** Exercise **
Write out, word for word, the section of the ARIMA-GARCH strategy article below that begins at the words "Accurate price prediction" and stops after "in practical applications.".

** Provided text **
□ □ □

【Application】TQuant Lab ARIMA-GARCH Strategy: Using Time Series Models for Stock Prediction and Trading Strategies

Photo by BoliviaInteligente on Unsplash
Photo by BoliviaInteligente on Unsplash

HighlightPhoto by BoliviaInteligente on Unsplash

  • Article Difficulty:★★★☆☆
  • Use the Custom Factor of Pipeline to write single root tests and the ARIMA-GARCH model.
  • Based on the predicted returns, generate trading signals to determine entry and exit points.
  • To assess risk and performance, write and backtest trading strategies on the TQuant Lab backtesting platform.

Preface

Accurate price prediction and effective trading strategies are essential to successful investments in financial markets. This article introduces a strategy for stock price prediction using the ADF test (Augmented Dickey-Fuller Test) and the ARIMA-GARCH model. The ADF test is used to assess the stationarity of a time series. At the same time, the ARIMA-GARCH model combines the Autoregressive Integrated Moving Average (ARIMA) and Generalized Autoregressive Conditional Heteroskedasticity (GARCH) models to capture the volatility of stock returns. This article details the implementation methods and logic of the strategy and discusses its potential in practical applications.

ARIMA-GARCH Strategy

First, a time series is a data structure that is ordered along a time axis, showing how historical data changes over time. Time series models, such as the ones we will discuss, use this data structure to analyze patterns and trends in the data. They then create models that fit these characteristics, enabling us to predict future movements with a certain degree of accuracy.

□ □ □

** Supplied information **

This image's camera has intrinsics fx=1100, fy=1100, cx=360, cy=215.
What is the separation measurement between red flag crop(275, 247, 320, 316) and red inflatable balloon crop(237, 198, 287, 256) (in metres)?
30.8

□ □ □

** Exercise response **
Accurate price prediction and effective trading strategies are essential to successful investments in financial markets. This article introduces a strategy for stock price prediction using the ADF test (Augmented Dickey-Fuller Test) and the ARIMA-GARCH model. The ADF test is used to assess the stationarity of a time series. At the same time, the ARIMA-GARCH model combines the Autoregressive Integrated Moving Average (ARIMA) and Generalized Autoregressive Conditional Heteroskedasticity (GARCH) models to capture the volatility of stock returns. This article details the implementation methods and logic of the strategy and discusses its potential in practical applications.